WORK ORDER>
Write the next part of the environmental news roundup, picking up right after its final sentence.

SELECTED EXTRACT>
Enron Apparently Still Exists, And Its Trying To Poison North Texans
- Everyone’s favorite disgraced energy giant, Enron Oil and Gas (EOG) is up to its neck in complaints from residents living near a proposed sand mine in Cooke County, along the Oklahoma border. Residents expressed concerns about respiratory diseases and cancer to a TCEQ hearing on the subject in Gainesville. “The real problems begin when they start operating. We’re gonna have air pollution, that’s our major concern, we’re gonna have water problems, that’s another major concern, we’re gonna have truck traffic, emissions from those trucks,” said a concerned citizen, Ozlem Altiok. A TCEQ contested case hearing will begin on Thursday to determine who will be affected by the mine, and whether construction can continue.
Remember To Visit The Beach While It’s Still There
- Climate Central released this nifty map which allows you to see exactly where flooding will occur as sea levels begin to rise due to global climate change. The map coincides with a recent Organization for Economic Cooperation and Development report which predicts that by 2070 sea level changes will effect 120 million people and cost around $35 trillion in damages. Galveston, for instance, sees little flooding from a moderate 2 foot flood surge, but is nearly wiped off the map in the event of a 6 foot surge.

DATA RECORDS>
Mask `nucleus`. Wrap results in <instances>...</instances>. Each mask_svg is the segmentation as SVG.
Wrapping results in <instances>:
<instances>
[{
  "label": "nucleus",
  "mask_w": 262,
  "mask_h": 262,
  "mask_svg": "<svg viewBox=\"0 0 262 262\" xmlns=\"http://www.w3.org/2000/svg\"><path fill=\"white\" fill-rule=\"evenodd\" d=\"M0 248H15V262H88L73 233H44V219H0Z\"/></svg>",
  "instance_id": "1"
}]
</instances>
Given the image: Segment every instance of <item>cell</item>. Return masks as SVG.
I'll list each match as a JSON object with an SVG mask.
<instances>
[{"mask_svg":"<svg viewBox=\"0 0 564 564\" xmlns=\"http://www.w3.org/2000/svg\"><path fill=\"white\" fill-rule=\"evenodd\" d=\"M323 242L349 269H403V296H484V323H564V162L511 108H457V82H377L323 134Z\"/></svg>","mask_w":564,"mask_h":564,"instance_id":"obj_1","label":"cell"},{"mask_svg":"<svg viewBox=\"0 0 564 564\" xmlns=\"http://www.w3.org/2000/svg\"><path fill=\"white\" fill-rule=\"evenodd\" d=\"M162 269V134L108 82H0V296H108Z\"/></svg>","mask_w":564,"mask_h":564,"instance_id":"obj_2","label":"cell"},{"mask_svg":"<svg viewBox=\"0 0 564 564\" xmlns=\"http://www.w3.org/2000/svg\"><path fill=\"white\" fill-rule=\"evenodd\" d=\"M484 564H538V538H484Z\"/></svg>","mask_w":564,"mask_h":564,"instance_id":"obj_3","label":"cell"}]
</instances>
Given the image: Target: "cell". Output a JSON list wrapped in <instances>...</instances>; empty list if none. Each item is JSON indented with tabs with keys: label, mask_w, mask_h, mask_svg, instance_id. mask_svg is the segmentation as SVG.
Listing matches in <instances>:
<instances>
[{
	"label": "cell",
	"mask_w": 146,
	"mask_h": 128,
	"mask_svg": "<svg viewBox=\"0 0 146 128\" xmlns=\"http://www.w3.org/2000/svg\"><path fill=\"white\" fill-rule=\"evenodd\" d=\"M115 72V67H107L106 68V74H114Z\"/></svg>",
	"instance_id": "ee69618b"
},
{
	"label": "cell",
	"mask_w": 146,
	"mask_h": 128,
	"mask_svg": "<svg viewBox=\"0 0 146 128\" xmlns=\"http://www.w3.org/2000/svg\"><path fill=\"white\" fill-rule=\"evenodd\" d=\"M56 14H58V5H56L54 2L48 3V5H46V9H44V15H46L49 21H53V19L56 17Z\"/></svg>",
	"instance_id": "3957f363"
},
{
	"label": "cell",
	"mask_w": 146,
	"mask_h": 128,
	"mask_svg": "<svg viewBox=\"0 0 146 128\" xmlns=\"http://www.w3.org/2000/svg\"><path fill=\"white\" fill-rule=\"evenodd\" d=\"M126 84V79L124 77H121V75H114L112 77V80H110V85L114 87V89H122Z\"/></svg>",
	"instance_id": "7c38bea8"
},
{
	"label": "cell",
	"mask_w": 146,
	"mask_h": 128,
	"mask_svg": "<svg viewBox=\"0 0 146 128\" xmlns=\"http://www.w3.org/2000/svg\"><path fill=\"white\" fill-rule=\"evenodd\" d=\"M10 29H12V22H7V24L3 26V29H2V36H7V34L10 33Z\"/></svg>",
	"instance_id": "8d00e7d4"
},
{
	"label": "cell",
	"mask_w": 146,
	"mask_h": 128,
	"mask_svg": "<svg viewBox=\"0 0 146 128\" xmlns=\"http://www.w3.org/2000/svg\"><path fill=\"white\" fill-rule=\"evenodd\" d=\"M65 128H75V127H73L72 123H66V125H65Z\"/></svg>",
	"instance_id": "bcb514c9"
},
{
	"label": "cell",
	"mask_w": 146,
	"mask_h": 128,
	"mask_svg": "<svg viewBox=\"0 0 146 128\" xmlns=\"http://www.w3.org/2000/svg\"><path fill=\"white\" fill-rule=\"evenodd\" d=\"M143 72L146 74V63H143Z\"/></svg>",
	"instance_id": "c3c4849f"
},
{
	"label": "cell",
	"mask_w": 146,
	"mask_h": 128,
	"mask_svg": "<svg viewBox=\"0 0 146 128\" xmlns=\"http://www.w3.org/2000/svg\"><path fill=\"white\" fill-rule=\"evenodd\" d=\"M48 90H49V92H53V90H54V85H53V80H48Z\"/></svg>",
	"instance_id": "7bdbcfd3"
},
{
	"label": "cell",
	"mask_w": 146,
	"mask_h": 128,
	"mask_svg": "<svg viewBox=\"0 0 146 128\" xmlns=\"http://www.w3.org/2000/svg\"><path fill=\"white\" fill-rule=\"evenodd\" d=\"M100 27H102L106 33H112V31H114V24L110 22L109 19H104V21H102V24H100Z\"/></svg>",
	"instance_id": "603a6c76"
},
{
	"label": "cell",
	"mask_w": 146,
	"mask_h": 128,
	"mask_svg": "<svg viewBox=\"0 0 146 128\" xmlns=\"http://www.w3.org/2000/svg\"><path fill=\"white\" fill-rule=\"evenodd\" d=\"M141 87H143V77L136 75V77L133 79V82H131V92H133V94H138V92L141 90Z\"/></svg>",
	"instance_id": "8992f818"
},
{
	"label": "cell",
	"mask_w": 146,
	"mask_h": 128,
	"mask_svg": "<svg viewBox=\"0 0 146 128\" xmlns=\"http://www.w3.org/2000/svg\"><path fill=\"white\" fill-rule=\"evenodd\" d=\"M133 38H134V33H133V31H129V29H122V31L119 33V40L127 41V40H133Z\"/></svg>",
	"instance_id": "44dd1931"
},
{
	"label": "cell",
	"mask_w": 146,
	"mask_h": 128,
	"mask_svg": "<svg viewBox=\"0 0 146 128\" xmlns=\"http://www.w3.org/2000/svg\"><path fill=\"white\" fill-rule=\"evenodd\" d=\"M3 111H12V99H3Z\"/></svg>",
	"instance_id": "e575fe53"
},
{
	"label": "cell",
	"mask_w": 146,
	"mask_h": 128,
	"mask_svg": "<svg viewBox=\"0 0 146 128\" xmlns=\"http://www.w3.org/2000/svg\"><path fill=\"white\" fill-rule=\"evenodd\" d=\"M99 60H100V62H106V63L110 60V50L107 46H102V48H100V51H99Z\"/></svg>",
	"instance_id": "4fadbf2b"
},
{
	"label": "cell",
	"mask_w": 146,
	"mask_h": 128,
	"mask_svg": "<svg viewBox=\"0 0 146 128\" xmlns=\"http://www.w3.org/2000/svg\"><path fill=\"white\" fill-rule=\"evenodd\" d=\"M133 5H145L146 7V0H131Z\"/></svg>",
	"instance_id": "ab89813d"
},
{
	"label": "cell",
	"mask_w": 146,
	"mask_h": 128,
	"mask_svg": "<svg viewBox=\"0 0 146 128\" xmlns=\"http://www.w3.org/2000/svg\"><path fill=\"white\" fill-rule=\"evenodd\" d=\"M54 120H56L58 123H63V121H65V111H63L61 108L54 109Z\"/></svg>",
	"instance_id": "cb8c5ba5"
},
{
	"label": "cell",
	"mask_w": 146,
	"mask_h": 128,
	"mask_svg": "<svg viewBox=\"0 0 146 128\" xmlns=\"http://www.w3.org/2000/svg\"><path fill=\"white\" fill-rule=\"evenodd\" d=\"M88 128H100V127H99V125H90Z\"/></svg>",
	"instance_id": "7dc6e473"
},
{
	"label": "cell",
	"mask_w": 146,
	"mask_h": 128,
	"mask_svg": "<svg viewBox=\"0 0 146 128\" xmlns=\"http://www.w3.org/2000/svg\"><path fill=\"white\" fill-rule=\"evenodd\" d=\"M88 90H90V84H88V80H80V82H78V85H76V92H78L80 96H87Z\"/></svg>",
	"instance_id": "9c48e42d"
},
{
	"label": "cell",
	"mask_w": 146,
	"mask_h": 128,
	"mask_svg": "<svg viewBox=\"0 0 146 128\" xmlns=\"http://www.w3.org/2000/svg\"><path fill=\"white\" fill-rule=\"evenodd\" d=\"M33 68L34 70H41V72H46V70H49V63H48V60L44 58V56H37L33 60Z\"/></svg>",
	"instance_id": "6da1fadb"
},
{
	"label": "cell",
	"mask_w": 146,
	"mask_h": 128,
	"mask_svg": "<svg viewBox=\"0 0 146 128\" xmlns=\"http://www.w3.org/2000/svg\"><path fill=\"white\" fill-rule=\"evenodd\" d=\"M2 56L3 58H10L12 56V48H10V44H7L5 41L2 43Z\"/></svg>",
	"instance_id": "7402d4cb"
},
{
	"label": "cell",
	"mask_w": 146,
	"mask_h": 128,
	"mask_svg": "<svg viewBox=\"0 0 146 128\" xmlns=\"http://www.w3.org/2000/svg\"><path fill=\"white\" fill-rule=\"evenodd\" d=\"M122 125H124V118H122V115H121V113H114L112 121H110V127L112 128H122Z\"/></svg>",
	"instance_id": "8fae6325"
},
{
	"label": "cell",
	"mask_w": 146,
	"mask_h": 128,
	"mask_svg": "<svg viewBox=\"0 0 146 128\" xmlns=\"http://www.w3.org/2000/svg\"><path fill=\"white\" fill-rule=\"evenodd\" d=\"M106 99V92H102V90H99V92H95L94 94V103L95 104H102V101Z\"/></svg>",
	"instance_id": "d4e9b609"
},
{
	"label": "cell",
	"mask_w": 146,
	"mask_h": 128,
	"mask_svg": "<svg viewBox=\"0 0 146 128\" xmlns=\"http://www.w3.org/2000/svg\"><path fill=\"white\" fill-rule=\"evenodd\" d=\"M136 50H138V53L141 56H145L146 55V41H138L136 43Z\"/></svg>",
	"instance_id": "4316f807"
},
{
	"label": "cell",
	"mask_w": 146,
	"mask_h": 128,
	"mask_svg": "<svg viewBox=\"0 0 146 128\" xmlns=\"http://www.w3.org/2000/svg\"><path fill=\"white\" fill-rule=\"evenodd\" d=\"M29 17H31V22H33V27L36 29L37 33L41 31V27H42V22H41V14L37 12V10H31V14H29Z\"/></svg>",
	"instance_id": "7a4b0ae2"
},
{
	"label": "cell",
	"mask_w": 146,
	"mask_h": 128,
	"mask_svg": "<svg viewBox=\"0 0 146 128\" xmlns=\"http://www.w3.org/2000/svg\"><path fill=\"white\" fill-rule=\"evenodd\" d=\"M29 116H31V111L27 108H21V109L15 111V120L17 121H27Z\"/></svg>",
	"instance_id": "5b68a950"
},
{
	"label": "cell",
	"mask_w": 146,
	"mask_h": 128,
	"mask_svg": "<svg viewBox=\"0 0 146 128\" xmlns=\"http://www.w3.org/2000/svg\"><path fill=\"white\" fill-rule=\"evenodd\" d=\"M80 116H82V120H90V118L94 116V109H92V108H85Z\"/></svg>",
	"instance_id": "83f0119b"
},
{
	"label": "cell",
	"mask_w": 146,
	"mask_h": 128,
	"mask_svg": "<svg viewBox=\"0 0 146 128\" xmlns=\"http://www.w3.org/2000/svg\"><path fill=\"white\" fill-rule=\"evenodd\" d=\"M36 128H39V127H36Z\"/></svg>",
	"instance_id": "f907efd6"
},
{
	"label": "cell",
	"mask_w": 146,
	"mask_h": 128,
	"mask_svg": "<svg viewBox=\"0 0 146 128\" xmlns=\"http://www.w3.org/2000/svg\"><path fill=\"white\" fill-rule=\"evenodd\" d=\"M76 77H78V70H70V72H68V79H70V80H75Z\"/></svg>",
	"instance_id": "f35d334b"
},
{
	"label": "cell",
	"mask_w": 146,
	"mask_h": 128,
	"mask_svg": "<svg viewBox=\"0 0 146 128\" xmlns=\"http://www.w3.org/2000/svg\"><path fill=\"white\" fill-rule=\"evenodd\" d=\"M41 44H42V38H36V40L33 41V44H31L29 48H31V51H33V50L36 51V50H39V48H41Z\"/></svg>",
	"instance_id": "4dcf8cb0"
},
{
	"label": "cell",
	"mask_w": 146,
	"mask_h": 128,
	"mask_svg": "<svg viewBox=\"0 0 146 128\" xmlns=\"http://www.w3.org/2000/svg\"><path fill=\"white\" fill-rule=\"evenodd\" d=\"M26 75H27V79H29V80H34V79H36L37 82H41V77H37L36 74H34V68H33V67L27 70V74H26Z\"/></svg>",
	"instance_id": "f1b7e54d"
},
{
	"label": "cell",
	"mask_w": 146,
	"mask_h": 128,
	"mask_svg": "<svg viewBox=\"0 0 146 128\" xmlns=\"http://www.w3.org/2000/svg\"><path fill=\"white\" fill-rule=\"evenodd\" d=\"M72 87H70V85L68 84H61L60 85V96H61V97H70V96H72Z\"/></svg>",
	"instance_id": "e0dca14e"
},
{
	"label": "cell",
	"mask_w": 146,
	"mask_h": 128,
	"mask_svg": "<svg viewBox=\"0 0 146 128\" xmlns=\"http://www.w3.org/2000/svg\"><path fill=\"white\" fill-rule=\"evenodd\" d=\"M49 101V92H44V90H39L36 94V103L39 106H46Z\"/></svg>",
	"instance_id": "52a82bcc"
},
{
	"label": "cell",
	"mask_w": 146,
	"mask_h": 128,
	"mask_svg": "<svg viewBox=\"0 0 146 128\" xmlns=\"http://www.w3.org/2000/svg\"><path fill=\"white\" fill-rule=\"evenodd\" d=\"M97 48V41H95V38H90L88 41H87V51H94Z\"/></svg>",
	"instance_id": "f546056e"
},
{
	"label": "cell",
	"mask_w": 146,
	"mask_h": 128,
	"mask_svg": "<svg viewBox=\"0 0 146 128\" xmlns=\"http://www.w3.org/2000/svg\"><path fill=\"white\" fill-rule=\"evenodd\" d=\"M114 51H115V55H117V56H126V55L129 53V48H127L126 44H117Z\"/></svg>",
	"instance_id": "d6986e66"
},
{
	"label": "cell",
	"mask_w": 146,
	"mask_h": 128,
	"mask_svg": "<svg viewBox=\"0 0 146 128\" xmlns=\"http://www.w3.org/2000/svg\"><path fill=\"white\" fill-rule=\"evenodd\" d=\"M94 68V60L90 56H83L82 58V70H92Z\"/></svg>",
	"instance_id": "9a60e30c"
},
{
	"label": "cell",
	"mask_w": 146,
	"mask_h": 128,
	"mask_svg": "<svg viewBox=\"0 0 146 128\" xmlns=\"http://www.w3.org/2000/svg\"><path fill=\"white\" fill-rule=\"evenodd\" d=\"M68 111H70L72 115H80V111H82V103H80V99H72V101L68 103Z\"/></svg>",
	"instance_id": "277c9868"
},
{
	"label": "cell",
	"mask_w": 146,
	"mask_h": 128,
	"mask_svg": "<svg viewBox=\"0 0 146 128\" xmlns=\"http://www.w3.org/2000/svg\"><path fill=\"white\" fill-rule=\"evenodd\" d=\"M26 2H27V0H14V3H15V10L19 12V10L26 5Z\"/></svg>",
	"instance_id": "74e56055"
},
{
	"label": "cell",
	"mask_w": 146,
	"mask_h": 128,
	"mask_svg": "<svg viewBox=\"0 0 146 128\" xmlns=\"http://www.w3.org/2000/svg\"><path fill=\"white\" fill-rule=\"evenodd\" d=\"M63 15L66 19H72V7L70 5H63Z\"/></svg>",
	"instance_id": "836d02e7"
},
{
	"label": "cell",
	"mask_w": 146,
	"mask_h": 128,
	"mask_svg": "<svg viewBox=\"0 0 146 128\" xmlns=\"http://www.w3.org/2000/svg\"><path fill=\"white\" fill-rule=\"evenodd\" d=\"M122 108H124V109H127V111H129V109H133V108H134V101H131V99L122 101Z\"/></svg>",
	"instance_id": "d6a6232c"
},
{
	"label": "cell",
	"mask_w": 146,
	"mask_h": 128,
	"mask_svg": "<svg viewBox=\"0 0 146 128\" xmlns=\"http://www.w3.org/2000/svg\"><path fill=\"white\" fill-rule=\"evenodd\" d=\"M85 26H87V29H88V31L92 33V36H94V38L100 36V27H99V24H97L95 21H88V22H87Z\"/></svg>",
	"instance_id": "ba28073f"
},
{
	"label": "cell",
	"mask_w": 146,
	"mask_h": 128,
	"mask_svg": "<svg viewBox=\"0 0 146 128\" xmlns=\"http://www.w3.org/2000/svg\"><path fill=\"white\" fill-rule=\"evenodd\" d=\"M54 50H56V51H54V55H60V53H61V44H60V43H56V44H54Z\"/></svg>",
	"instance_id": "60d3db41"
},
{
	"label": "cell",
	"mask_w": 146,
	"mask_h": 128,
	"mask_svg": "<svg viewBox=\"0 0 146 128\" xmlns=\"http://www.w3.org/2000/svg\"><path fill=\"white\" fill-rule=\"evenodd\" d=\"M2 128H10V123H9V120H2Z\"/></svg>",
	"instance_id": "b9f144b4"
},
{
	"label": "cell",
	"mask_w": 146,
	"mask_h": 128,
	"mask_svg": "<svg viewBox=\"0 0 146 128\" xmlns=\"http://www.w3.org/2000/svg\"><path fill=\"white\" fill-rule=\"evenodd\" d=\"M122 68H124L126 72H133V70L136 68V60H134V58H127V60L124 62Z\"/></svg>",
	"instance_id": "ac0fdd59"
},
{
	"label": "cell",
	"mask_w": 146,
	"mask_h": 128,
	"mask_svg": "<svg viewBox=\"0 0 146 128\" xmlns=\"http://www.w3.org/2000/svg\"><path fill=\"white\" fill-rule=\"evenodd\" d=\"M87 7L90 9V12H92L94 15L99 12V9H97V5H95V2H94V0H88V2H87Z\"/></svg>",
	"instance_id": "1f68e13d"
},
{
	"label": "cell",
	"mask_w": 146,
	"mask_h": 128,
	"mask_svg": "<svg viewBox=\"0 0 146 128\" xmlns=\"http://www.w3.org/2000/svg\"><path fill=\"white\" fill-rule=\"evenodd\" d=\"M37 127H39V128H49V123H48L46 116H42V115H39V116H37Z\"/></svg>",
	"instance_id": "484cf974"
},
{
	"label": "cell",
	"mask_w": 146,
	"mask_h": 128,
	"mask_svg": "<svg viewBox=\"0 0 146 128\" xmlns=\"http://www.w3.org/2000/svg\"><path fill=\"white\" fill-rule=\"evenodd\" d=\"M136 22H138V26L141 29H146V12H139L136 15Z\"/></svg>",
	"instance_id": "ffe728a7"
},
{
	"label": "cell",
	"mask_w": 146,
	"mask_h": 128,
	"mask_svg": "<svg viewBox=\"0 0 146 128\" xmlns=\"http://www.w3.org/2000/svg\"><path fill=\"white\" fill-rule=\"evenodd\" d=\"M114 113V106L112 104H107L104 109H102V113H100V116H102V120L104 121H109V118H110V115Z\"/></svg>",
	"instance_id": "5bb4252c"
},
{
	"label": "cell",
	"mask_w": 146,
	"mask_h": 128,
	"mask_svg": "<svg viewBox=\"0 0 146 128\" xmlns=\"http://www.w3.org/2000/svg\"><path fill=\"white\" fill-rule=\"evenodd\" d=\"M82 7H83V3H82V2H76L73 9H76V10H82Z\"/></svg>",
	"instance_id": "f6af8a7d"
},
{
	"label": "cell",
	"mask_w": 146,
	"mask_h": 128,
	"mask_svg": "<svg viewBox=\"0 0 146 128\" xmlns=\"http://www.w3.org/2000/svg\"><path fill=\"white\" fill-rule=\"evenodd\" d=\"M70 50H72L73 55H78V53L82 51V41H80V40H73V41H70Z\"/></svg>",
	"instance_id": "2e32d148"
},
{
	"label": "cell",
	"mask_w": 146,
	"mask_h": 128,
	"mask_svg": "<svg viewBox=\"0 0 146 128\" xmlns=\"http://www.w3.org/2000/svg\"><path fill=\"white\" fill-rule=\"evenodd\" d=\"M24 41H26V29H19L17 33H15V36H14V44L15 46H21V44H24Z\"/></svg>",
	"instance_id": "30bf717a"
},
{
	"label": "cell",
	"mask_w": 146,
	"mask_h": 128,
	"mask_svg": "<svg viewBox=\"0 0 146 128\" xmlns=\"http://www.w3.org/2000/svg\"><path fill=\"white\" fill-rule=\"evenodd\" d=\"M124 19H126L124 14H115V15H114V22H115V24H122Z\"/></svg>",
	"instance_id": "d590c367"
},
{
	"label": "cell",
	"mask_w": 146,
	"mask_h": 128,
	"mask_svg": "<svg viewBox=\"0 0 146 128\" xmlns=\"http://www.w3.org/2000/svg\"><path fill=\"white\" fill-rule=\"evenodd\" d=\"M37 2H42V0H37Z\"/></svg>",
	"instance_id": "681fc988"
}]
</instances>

THE ANSWER>
Tar Sands Spill The Result Of Sloppy Management And Regulation
- Federal investigators reported on Tuesday that the 2010 spill of 843,000 gallons of toxic tar sands diluted bitumen oil into the Kalamazoo River in Michigan was the result preventable safety measures. The report faults both Enbridge, the Canadian operator of the pipeline, and the Pipeline and Hazardous Materials Safety Administration, the federal agency tasked with regulating pipeline operators. Enbridge (which is currently building a tar sands pipeline to the Texas coast from Oklahoma) was blamed for not incorporating readily available knowledge in its safety evaluations, and the PHMSA was blamed for “weak and ambiguous regulations.”
Though Texas has more than enough pollution to go around, we’ve got nothing on Guandong province, China.
- China Daily Newspaper reported that about 9.5 billion tons of raw sewage (or about 3/4s of the province of 104 million people’s annual waste) is discharged, untreated into the Pearl River which supplies Hong Kong. That news of this sort is even reported is a sign that China’s government is beginning to get serious about the rampant air and water pollution that has followed China’s remarkable economic growth since 1976.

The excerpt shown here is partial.